Если не считать дряхлой старухи, все женщины куда-то суетливо ретировались, должно быть за печеньем и петифуром. Бобо счел этот момент самым подходящим для расспросов:
– Я слышал, вы учитель?
Моррис всегда от души забавлялся, когда люди говорили «я слышал» о том, что им заведомо известно. Ведь семейка не может не знать, что именно в школе он познакомился с Массиминой. Но с Бобо надо держать ухо востро. Из нескольких фраз за столом, Моррис понял, что парень – не кто иной, как сын крупнейшего в Венето [15] куриного магната. Удачная партия для Антонеллы; синьора мамаша небось от счастья трусы обмочила. А значит, мнение Бобо имеет в этом доме немалый вес.
Моррис нацепил маску трудолюбивой скромности.

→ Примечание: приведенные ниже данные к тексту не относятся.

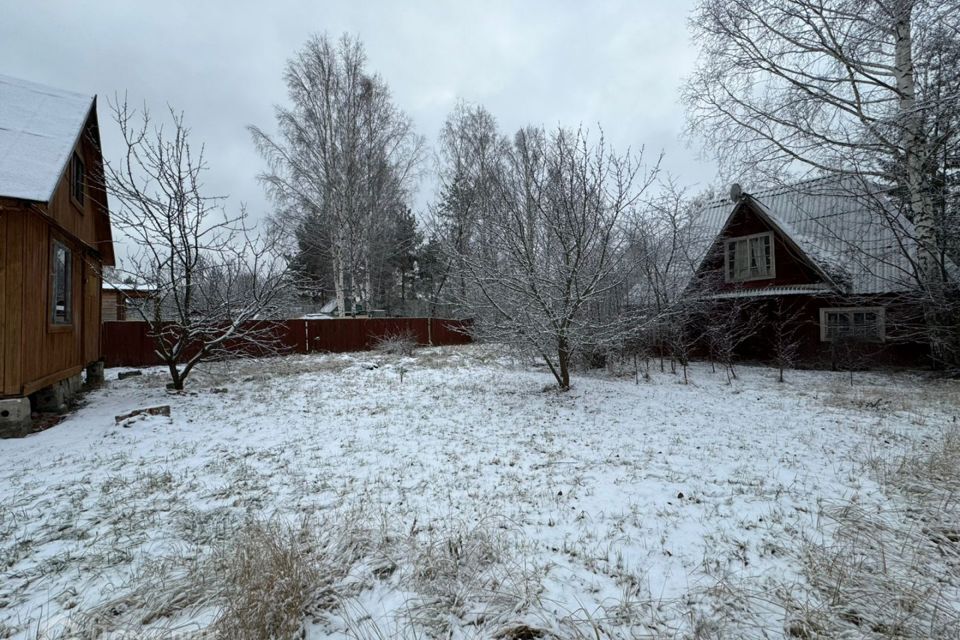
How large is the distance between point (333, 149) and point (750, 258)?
14.7 metres

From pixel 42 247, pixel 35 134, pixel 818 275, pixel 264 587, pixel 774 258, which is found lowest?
pixel 264 587

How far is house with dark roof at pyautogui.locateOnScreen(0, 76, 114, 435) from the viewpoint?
5309 mm

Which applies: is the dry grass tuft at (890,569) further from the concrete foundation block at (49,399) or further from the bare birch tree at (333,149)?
the bare birch tree at (333,149)

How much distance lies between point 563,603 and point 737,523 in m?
1.62

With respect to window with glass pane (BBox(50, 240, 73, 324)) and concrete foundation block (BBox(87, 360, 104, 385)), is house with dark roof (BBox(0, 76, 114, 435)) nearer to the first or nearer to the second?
window with glass pane (BBox(50, 240, 73, 324))

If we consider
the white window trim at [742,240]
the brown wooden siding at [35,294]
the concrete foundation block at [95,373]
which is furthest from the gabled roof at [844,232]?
the concrete foundation block at [95,373]

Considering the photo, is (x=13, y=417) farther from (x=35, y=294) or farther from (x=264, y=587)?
(x=264, y=587)

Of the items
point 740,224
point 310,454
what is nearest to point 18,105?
point 310,454

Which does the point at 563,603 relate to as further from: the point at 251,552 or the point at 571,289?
the point at 571,289

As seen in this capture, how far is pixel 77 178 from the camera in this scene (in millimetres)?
7996

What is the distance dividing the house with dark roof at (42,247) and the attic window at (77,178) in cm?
2

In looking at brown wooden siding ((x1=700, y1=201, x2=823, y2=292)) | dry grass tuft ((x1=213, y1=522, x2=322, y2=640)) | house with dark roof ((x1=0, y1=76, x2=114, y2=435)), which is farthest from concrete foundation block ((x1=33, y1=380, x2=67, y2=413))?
brown wooden siding ((x1=700, y1=201, x2=823, y2=292))

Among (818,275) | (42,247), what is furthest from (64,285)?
(818,275)

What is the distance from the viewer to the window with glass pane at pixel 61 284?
6688mm
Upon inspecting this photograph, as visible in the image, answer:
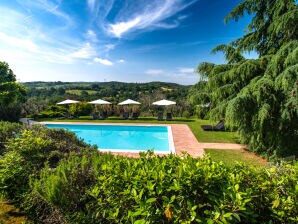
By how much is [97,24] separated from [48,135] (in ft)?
44.4

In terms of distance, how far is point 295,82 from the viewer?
5.23 metres

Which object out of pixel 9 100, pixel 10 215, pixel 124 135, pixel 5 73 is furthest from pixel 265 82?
pixel 5 73

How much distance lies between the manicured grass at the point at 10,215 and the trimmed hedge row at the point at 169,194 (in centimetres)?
17

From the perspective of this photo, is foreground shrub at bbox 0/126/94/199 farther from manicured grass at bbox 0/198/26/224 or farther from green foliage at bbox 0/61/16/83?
green foliage at bbox 0/61/16/83

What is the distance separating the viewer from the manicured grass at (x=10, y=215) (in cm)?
285

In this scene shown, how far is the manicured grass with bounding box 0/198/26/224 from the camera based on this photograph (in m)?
2.85

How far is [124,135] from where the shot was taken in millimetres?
13672

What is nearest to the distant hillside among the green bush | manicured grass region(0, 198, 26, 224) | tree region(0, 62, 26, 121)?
tree region(0, 62, 26, 121)

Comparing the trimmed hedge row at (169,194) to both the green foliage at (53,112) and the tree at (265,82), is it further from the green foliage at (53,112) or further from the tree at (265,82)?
the green foliage at (53,112)

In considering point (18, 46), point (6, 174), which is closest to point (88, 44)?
point (18, 46)

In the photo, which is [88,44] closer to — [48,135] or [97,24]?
[97,24]

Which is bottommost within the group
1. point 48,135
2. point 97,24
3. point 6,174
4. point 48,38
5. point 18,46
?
point 6,174

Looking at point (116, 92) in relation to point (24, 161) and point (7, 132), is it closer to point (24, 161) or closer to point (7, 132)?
point (7, 132)

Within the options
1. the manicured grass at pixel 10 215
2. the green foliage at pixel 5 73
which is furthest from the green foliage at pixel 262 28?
the green foliage at pixel 5 73
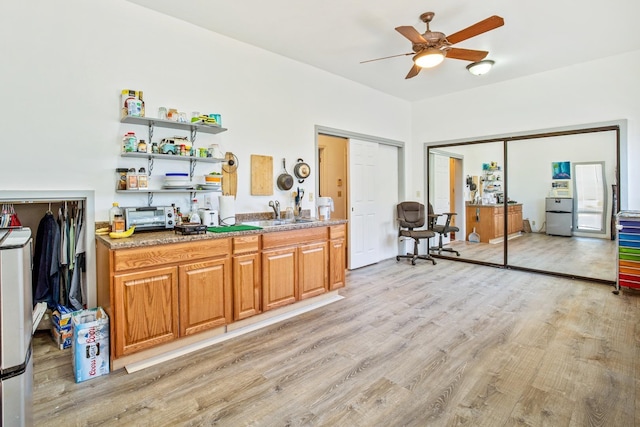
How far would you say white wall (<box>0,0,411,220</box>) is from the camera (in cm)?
231

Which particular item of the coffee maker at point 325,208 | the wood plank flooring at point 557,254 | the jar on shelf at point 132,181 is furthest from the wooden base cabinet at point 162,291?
the wood plank flooring at point 557,254

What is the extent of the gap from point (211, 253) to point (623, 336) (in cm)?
349

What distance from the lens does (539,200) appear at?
5074 millimetres

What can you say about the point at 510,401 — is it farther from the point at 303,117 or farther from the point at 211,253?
the point at 303,117

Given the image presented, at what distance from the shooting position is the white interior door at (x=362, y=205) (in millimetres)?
4844

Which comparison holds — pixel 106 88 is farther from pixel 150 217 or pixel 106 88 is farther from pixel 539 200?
pixel 539 200

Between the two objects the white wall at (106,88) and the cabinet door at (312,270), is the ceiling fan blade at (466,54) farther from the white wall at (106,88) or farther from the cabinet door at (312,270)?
the cabinet door at (312,270)

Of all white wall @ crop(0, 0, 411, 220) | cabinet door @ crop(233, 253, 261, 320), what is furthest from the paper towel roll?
cabinet door @ crop(233, 253, 261, 320)

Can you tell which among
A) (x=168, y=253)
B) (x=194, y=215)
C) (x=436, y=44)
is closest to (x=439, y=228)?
(x=436, y=44)

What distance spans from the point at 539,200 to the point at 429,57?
11.4ft

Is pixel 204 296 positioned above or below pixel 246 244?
below

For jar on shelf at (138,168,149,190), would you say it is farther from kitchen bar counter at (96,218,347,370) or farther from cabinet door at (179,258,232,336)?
cabinet door at (179,258,232,336)

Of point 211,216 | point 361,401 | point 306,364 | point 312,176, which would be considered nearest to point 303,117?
point 312,176

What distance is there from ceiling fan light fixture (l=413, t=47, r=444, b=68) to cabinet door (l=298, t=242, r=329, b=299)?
6.94 ft
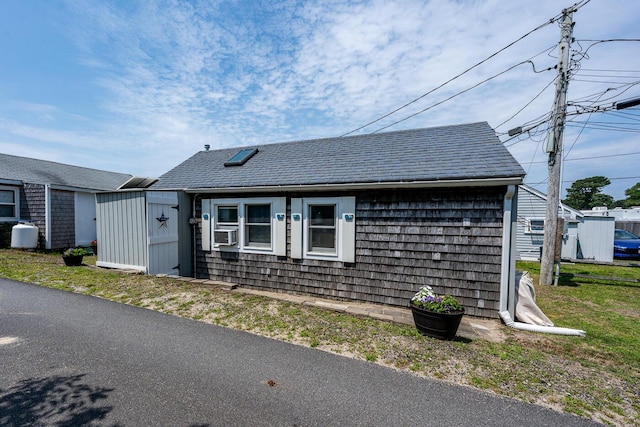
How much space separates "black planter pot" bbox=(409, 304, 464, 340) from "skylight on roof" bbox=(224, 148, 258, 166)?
682cm

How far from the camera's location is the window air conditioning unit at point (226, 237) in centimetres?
754

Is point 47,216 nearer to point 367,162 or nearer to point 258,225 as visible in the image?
point 258,225

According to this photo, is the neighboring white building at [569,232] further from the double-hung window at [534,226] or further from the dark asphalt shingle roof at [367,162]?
the dark asphalt shingle roof at [367,162]

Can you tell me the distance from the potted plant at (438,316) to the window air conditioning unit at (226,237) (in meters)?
5.00

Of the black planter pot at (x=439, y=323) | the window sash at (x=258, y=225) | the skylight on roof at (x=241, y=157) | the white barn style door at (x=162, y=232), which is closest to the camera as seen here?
the black planter pot at (x=439, y=323)

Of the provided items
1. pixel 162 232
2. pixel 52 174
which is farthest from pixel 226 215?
pixel 52 174

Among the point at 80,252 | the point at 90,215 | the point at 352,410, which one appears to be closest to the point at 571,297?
the point at 352,410

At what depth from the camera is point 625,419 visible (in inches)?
106

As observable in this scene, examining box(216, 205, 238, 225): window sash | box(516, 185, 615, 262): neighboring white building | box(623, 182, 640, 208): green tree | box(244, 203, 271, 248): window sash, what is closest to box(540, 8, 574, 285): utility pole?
box(516, 185, 615, 262): neighboring white building

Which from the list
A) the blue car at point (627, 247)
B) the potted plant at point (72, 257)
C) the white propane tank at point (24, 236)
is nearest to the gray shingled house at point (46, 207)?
the white propane tank at point (24, 236)

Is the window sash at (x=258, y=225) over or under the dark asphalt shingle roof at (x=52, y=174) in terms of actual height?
under

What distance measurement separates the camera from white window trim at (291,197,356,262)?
6.41m

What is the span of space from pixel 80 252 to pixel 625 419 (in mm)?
11771

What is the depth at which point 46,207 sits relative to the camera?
11695 mm
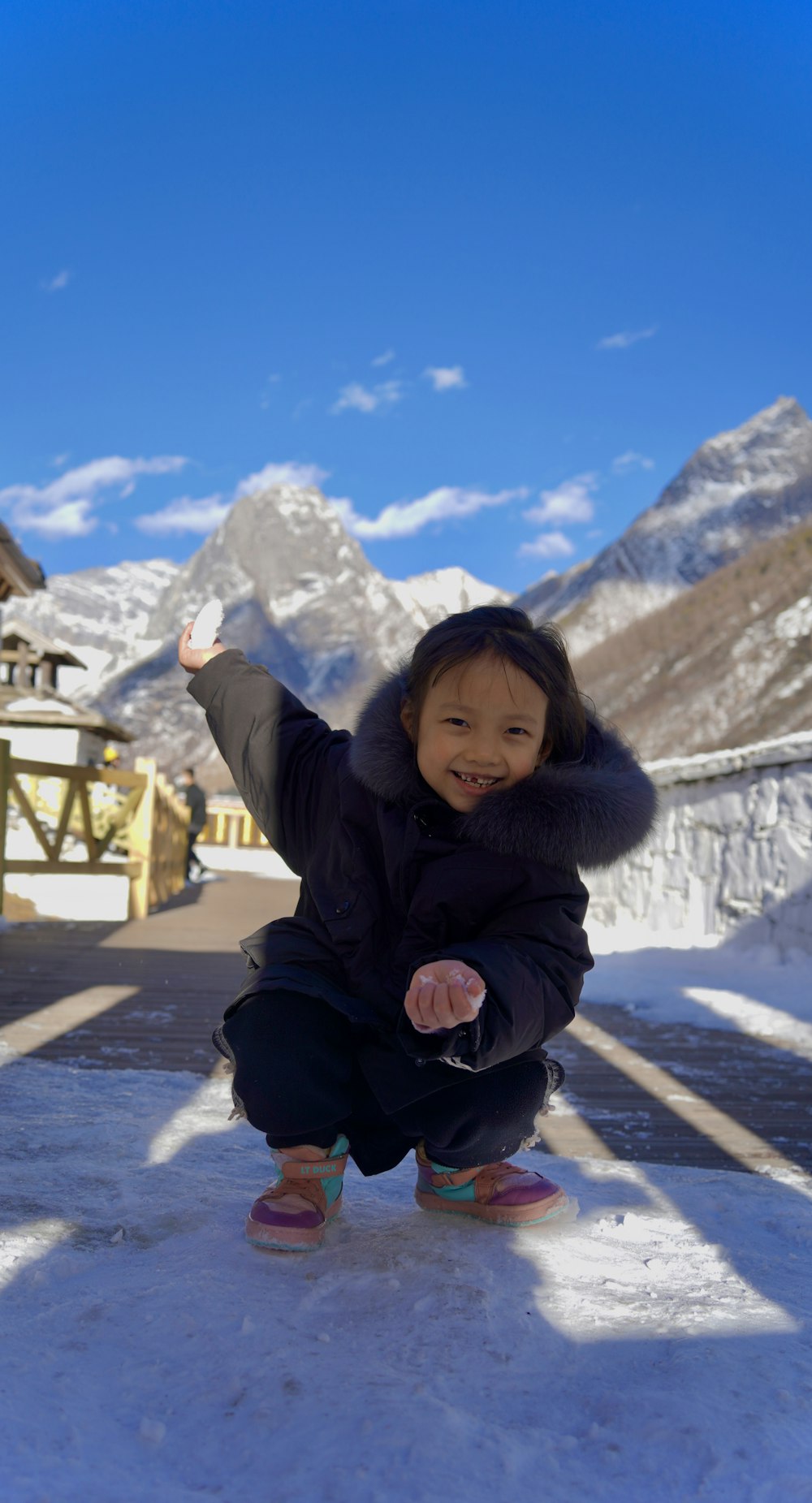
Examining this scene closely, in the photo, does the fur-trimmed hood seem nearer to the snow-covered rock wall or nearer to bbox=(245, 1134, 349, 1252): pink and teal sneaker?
bbox=(245, 1134, 349, 1252): pink and teal sneaker

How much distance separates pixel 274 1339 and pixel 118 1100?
4.29 ft

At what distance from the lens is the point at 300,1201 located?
1.59 m

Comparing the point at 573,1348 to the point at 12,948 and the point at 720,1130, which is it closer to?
Result: the point at 720,1130

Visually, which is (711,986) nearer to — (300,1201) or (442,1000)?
(300,1201)

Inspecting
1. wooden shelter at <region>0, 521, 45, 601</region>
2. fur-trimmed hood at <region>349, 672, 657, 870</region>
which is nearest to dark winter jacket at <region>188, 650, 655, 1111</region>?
fur-trimmed hood at <region>349, 672, 657, 870</region>

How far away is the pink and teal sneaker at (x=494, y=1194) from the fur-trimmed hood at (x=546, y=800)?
0.51 metres

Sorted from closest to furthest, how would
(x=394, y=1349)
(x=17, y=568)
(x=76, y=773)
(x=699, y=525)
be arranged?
(x=394, y=1349)
(x=76, y=773)
(x=17, y=568)
(x=699, y=525)

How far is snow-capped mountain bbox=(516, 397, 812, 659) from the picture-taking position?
66188mm

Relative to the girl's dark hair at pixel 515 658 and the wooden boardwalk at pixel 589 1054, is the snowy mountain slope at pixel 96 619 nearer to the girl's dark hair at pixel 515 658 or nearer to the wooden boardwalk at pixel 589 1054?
the wooden boardwalk at pixel 589 1054

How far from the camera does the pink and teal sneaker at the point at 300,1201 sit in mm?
1534

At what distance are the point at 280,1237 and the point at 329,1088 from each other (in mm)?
208

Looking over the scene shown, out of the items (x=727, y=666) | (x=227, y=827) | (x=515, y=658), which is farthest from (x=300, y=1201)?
(x=227, y=827)

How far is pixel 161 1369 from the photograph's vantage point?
3.91ft

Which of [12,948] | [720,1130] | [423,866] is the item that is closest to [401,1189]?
[423,866]
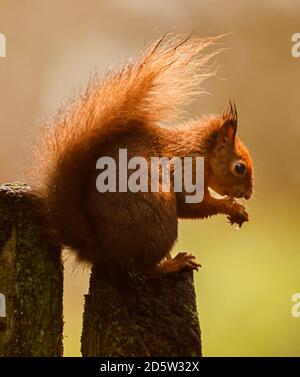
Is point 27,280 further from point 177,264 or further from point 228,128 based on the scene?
point 228,128

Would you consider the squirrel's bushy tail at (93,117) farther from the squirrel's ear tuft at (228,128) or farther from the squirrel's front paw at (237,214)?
the squirrel's front paw at (237,214)

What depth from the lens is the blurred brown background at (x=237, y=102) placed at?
379 cm

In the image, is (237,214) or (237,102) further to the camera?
→ (237,102)

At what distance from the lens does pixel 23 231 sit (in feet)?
6.78

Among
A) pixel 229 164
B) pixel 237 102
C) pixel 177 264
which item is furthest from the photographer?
pixel 237 102

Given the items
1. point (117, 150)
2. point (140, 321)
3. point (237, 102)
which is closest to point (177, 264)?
point (140, 321)

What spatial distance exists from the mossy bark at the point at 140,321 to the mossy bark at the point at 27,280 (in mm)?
106

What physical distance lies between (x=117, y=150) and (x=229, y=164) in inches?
20.7

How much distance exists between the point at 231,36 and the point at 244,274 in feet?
5.33

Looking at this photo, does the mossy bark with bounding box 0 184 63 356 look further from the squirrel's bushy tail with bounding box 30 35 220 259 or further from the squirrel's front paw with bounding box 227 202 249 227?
the squirrel's front paw with bounding box 227 202 249 227

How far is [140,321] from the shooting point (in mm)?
2035

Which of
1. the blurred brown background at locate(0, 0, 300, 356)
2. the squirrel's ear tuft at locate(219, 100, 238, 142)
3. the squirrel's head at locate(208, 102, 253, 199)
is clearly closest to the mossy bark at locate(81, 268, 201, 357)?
the squirrel's head at locate(208, 102, 253, 199)

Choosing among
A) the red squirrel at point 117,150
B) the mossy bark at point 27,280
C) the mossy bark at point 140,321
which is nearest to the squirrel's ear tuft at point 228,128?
the red squirrel at point 117,150

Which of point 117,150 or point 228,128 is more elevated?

– Совершенно верно, учительствую понемногу.
Он нерешительно замолчал, уголком глаза поймав взгляд появившейся в дверях хозяйки дома, на лице которой пятнадцать лет беспокойного вдовства проложили глубокие морщины.
– Но это всего лишь приработок, которым я балуюсь скорее ради собственного удовольствия, а также из доброго отношения к директору школы. В основном же я занимаюсь экспортно-импортными сделками. Представляю торговые палаты Лондона и Бристоля – когда какой-нибудь английской компании требуется найти в Италии покупателей или поставщиков, я служу связующим звеном.
Так, теперь небрежно упомянуть несколько веронских фирм, с которыми он в настоящее время активно сотрудничает; звучные названия двух производителей одежды и одного экспортера вин постоянно мелькали на уличных плакатах и в телерекламе. Разумеется, имелся немалый риск, что в таком крошечном городке, как Верона, богачи знакомы друг с другом и либо почтенная синьора, либо сам Бобо знают тех, кого он назвал. Но именно та уверенность, с которой он пошел на риск, и должна стать решающим фактором.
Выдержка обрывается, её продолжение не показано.